> PASSAGE TO READ

__________

Sunday, March 1, 2015

Anatomy of a Secular Heresy

This post started as an email to a prominent skeptic about the most shocking heresy in all of skepticdom. Though I never got a response, I am nevertheless eager to plaster it all over my blog.

Back in the days of Borders Books, I remember finding a book there on critical thinking and scanning the introduction. It concerned posing a simple question about the separation of church and state to an online forum of college students; should the words "under God" be removed from the Pledge of Allegiance?
` If you didn't already know, the original pledge was written in 1892, and these two words were added in 1954 in order to distinguish the U.S. from the godless commie countries (along with the slogan 'In God We Trust' on U.S. currency).
` Even so, many of the students responded with something along the lines of, "No, because we should honor what our founding fathers wanted." Thus it was revealed that these students had evidently never thought to ask who wrote the pledge or when.

Over the years, I've heard the "under God" discussion ad nauseum in Skeptic and atheist media, but it had never even occurred to me to ask why children were supposed to recite the pledge in the first place.
` To me, it was just "something that you do in school," something that seemed so inconsequential that it never occurred to me to think of how this practice got started. Of course, the first place I would look for information on this particular topic is... Wikipedia:
The original "Pledge of Allegiance" was published in the September 8 issue of the popular children's magazine The Youth's Companion as part of the National Public-School Celebration of Columbus Day, a celebration of the 400th anniversary of Christopher Columbus's arrival in the Americas. The event was conceived and promoted by James B. Upham, a marketer for the magazine, as a campaign to instill the idea of American nationalism in students and sell flags to public schools.[7] According to author Margarette S. Miller this was in line with Upham's vision which he "would often say to his wife: 'Mary, if I can instill into the minds of our American youth a love for their country and the principles on which it was founded, and create in them an ambition to carry on with the ideals which the early founders wrote into The Constitution, I shall not have lived in vain.'"[8]
This may seem innocuous at a glance, but first, imagine a flock of birds flying over the border between two countries. For a moment, you naively think to yourself, "I wonder if they know that they are flying into a different country," and then you realize that these birds are not in any countries.

There are no countries, only areas of land. I should note here that the belief that the state is real is an example of the Reification Fallacy. One of the most important things I've ever learned is that the map is not the territory -- we eat the food, not the menu.

__________

> GIVEN RECORDS
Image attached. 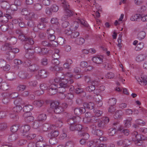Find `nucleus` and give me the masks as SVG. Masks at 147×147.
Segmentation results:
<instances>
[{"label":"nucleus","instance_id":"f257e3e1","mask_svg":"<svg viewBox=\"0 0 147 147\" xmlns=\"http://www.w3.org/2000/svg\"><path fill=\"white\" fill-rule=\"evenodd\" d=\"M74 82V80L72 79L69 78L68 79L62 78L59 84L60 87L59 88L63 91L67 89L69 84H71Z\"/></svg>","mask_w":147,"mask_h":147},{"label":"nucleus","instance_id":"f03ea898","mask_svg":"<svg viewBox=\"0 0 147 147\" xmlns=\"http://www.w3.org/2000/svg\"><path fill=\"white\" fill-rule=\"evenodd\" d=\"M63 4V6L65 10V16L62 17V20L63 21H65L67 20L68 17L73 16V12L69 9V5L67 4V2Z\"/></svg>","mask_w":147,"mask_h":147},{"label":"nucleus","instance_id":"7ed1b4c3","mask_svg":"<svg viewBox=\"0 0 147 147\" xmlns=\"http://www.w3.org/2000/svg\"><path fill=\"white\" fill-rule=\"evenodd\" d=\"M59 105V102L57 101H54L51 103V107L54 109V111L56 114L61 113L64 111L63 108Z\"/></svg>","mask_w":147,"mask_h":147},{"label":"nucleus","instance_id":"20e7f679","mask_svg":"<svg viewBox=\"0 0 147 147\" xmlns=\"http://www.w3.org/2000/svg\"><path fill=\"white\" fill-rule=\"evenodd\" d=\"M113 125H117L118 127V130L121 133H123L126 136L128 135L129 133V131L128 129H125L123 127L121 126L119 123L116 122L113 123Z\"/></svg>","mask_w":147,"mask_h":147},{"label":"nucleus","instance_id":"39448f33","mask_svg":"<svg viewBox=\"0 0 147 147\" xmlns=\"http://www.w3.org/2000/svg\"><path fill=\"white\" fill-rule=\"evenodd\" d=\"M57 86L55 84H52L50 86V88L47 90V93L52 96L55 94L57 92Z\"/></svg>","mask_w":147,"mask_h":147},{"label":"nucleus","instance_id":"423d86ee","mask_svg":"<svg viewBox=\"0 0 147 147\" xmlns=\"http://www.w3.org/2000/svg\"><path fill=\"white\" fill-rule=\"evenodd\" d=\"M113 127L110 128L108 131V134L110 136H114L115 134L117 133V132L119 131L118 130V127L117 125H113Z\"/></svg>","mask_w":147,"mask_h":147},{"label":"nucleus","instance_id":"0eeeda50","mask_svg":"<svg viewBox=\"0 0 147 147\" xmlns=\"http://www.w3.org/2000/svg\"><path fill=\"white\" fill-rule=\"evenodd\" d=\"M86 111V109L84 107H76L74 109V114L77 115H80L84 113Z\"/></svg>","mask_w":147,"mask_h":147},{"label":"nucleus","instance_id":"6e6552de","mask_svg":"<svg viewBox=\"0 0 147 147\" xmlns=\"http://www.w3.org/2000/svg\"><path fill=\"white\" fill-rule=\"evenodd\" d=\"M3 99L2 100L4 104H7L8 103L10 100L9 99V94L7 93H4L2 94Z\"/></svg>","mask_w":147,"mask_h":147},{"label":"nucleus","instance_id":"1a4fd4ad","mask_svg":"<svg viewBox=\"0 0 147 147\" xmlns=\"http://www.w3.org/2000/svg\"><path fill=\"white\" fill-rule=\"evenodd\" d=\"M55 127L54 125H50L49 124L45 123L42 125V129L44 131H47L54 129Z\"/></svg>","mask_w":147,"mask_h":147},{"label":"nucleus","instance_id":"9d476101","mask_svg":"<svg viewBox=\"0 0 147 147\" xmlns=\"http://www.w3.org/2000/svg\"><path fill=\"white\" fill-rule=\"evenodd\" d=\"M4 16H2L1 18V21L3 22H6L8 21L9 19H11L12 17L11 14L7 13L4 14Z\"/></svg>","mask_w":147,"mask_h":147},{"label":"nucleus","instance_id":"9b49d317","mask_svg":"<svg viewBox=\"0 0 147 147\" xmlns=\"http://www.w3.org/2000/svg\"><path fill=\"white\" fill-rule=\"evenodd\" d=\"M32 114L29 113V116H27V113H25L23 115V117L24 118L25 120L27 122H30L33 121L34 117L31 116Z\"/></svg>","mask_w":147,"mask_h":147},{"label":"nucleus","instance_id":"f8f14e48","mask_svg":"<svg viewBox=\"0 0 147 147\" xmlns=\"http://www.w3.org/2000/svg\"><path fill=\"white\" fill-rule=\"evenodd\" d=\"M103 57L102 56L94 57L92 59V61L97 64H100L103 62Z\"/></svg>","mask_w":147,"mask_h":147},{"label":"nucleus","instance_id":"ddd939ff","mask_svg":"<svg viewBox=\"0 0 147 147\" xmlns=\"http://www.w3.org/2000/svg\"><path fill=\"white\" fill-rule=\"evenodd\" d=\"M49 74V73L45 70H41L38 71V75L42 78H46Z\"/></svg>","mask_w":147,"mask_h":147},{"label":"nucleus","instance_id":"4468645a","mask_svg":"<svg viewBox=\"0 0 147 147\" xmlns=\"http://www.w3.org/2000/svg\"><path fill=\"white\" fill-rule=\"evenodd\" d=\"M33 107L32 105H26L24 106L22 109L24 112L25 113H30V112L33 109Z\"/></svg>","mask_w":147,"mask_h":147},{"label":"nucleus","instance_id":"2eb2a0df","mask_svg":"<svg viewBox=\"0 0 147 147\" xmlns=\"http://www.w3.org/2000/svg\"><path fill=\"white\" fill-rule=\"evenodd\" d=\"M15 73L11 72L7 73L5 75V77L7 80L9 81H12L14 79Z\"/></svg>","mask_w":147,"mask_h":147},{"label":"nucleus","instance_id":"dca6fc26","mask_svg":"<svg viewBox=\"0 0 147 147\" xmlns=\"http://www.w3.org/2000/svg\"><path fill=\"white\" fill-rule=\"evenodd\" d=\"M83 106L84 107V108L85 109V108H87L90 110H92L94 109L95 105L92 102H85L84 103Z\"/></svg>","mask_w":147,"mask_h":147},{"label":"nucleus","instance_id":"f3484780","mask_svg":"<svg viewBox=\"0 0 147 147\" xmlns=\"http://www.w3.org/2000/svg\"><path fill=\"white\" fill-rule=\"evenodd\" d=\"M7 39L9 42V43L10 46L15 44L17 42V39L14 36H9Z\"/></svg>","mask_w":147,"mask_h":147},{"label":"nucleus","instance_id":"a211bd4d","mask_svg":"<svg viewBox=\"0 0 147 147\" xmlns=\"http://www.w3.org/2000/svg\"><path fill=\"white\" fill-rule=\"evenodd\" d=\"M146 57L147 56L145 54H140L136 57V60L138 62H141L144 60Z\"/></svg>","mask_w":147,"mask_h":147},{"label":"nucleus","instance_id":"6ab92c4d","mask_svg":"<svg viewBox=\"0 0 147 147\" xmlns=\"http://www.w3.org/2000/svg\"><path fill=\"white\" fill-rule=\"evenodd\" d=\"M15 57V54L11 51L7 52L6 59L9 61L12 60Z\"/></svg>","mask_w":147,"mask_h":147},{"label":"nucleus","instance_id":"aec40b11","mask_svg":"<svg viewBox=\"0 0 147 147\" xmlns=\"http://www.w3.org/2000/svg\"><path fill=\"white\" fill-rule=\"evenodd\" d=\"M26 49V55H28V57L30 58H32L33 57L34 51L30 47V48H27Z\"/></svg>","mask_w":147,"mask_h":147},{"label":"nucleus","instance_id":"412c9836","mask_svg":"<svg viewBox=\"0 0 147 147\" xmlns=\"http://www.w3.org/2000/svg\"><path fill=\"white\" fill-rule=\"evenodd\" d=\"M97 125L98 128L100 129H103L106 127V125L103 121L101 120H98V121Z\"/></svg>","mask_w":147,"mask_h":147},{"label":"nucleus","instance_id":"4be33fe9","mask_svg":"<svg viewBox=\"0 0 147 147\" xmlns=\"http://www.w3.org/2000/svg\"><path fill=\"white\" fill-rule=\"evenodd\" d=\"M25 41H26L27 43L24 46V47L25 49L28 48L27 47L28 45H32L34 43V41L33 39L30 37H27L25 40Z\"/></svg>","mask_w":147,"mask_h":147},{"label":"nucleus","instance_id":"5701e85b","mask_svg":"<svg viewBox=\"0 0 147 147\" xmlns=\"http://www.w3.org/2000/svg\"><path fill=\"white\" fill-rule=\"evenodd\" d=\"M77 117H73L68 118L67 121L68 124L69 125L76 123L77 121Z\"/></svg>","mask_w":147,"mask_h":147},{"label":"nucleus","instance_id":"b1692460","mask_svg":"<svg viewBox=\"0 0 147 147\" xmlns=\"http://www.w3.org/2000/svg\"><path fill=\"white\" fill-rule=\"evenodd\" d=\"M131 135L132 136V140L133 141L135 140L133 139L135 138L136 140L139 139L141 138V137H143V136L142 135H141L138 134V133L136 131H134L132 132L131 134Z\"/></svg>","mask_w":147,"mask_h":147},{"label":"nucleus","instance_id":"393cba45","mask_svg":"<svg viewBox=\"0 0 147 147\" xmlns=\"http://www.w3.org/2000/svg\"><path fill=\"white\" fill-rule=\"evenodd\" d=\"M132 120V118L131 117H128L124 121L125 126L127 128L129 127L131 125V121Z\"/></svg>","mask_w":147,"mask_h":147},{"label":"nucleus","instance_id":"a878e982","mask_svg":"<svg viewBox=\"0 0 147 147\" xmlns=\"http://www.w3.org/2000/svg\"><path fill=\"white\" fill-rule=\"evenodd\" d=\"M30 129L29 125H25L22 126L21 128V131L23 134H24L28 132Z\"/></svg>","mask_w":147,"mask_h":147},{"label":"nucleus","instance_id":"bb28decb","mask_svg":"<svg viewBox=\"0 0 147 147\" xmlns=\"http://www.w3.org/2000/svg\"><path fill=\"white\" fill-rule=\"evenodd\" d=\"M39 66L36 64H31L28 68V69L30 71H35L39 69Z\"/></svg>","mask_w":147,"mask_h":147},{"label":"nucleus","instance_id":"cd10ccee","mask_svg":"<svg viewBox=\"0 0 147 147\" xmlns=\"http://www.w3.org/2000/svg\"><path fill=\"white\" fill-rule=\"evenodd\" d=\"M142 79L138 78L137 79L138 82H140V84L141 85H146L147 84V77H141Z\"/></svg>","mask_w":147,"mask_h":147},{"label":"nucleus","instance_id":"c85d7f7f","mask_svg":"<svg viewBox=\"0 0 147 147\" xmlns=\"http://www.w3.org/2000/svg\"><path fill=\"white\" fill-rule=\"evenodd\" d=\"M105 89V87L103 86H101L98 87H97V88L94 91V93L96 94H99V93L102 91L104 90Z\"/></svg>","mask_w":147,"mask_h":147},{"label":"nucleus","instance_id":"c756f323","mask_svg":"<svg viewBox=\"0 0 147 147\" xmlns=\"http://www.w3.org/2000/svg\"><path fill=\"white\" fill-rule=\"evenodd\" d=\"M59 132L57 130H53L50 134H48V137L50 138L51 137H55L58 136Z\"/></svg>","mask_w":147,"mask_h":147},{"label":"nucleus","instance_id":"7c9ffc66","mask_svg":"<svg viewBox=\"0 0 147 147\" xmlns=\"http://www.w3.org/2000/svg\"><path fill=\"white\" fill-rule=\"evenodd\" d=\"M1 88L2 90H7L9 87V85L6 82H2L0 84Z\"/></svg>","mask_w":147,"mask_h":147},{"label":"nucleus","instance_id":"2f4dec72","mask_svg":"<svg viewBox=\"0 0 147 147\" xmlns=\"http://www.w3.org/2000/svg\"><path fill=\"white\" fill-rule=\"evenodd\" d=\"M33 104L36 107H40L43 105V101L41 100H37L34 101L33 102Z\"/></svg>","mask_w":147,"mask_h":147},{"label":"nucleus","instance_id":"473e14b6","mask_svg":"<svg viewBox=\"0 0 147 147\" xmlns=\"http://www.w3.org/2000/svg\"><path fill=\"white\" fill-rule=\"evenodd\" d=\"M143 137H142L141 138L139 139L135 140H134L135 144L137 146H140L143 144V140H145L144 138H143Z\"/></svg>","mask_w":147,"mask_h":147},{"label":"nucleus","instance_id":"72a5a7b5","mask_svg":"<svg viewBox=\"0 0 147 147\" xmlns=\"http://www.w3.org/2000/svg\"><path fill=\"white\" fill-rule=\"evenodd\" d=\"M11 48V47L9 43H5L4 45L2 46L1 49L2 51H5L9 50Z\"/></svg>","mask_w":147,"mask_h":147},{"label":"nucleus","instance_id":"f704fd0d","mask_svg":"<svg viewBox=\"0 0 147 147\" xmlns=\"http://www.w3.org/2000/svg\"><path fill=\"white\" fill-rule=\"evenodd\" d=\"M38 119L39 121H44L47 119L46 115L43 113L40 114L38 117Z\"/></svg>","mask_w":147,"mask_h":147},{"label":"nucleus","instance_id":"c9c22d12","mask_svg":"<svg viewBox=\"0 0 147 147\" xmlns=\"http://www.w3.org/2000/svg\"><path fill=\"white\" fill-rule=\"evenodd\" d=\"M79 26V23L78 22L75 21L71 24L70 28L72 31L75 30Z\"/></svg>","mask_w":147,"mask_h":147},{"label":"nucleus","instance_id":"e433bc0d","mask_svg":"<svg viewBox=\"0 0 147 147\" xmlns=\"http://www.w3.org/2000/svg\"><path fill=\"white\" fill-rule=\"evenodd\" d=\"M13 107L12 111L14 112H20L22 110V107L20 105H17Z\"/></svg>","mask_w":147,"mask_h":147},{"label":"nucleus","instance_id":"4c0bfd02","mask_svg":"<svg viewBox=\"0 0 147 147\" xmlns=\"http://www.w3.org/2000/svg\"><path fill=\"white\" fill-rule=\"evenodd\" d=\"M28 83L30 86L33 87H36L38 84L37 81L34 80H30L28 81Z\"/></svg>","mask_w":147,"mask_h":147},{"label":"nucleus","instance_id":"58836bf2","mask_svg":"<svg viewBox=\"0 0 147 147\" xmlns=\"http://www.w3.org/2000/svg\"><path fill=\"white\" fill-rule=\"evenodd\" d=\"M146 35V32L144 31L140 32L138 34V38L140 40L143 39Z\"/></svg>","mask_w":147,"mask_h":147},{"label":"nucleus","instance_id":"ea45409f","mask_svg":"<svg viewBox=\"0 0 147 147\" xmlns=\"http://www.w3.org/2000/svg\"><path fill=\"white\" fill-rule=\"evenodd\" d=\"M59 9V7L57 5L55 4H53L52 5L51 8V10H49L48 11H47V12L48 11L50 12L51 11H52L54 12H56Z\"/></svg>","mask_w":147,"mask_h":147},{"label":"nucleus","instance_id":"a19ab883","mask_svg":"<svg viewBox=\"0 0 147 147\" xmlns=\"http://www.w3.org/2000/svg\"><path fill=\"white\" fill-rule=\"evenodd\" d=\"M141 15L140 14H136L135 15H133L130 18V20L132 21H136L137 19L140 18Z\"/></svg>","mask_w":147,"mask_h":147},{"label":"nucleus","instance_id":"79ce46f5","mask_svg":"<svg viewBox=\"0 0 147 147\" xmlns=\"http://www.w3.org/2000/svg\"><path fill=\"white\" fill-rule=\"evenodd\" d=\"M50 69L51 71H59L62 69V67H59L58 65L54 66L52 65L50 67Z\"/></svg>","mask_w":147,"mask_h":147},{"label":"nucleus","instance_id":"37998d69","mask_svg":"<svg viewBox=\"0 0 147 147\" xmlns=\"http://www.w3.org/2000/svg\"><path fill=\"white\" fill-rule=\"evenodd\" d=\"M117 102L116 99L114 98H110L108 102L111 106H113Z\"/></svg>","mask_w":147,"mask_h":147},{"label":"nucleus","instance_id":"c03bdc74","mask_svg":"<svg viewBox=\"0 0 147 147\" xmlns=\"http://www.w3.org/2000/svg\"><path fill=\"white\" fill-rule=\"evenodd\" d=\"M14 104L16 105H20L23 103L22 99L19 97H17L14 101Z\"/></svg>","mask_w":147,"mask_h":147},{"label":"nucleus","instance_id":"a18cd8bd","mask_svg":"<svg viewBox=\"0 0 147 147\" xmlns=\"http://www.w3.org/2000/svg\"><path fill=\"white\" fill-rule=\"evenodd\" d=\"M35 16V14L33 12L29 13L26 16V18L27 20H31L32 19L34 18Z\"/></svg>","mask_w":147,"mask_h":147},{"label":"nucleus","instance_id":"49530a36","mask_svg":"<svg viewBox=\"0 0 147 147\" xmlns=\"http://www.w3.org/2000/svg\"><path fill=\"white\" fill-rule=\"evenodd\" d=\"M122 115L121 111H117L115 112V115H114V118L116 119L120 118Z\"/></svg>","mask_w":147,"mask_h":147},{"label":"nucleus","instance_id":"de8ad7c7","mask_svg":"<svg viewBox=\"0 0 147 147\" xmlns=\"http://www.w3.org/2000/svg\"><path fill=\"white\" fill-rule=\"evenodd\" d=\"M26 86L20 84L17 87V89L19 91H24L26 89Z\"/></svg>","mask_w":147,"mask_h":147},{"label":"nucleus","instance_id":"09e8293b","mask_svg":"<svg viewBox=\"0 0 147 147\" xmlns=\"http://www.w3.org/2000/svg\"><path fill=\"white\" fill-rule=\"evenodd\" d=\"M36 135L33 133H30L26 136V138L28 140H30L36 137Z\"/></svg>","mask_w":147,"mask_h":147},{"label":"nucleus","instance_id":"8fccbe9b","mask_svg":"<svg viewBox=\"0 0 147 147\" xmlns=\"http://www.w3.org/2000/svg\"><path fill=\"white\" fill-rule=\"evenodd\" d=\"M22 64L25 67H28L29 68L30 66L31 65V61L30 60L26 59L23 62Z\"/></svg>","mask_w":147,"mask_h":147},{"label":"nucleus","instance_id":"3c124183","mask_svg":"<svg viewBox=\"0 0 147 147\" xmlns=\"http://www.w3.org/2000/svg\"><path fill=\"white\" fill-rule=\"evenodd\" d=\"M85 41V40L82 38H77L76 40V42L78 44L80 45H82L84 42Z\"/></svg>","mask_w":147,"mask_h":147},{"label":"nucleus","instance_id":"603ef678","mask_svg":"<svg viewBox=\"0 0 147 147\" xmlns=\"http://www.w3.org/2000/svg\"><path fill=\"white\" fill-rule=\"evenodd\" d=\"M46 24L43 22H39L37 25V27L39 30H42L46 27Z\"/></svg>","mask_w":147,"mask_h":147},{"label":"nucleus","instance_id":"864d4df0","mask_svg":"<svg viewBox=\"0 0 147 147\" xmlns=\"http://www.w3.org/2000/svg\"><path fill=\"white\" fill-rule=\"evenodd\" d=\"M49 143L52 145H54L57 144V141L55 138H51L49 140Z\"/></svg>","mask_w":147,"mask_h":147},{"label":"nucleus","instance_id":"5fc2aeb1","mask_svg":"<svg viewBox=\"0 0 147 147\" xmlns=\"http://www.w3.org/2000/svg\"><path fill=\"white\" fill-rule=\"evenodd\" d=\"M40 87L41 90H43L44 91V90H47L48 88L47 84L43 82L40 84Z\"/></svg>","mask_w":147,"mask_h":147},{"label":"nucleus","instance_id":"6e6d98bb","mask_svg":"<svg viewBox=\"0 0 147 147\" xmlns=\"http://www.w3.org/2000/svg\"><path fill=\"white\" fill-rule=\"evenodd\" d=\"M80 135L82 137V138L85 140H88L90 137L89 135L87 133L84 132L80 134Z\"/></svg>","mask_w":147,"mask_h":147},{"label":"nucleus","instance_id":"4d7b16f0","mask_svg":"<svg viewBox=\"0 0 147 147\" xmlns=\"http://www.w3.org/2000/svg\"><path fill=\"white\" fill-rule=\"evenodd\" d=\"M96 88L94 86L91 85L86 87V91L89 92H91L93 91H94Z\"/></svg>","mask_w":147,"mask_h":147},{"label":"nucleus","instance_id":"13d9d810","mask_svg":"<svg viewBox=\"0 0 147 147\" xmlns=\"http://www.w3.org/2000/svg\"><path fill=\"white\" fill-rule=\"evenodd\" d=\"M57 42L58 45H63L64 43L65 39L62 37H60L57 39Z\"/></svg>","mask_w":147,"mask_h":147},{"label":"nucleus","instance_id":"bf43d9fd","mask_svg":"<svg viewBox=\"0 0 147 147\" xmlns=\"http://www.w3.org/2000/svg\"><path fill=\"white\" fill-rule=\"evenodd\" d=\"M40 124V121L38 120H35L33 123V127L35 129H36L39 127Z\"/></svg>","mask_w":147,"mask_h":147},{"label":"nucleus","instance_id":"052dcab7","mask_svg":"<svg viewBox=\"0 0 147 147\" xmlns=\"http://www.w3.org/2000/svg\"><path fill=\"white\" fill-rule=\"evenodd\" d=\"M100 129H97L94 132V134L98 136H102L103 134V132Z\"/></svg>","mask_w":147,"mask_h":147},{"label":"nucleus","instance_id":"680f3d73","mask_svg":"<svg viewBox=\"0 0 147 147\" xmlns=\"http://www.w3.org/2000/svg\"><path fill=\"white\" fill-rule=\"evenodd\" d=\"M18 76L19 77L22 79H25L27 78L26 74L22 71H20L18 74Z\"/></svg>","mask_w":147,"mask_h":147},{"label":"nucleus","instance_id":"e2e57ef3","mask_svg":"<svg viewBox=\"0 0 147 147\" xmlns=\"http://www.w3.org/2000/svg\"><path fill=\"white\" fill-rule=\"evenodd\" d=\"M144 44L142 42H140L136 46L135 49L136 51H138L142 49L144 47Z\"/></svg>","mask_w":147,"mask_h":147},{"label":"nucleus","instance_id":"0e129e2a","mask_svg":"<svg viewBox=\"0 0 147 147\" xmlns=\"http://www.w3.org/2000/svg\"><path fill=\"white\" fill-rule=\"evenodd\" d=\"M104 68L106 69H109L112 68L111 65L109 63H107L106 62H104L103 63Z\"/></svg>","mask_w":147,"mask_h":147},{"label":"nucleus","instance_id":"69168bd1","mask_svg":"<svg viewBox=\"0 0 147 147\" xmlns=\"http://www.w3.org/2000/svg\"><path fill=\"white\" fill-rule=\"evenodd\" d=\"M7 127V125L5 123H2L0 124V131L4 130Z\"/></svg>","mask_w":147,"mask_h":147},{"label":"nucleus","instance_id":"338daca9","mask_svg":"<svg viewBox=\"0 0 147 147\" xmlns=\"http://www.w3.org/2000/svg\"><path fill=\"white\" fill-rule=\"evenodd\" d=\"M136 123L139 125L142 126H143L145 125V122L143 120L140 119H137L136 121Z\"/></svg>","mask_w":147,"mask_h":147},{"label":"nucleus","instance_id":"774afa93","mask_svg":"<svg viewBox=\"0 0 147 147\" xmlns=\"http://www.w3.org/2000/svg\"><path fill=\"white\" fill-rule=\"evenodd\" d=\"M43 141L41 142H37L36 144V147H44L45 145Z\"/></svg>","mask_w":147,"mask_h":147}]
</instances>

__________

> SET OF TASKS
- a) According to the post on the Pledge of Allegiance, in what year were the words "under God" added to the pledge?
- b) Write out everything in the post from "Anatomy of a" down to "Pledge of Allegiance?".
The listing has no connection to the post on the Pledge of Allegiance.

> TASK RESPONSES
- a) 1954

- b)
Anatomy of a Secular Heresy

This post started as an email to a prominent skeptic about the most shocking heresy in all of skepticdom. Though I never got a response, I am nevertheless eager to plaster it all over my blog.

Back in the days of Borders Books, I remember finding a book there on critical thinking and scanning the introduction. It concerned posing a simple question about the separation of church and state to an online forum of college students; should the words "under God" be removed from the Pledge of Allegiance?